*Task statement:* Reproduce all of the data exactly as written.

*Supplied material:*
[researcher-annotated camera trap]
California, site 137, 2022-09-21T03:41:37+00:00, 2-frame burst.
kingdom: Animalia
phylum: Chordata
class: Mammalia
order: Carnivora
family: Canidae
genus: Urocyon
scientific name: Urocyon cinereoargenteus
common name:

*Task solution:*
[researcher-annotated camera trap]
California, site 137, 2022-09-21T03:41:37+00:00, 2-frame burst.
kingdom: Animalia
phylum: Chordata
class: Mammalia
order: Carnivora
family: Canidae
genus: Urocyon
scientific name: Urocyon cinereoargenteus
common name:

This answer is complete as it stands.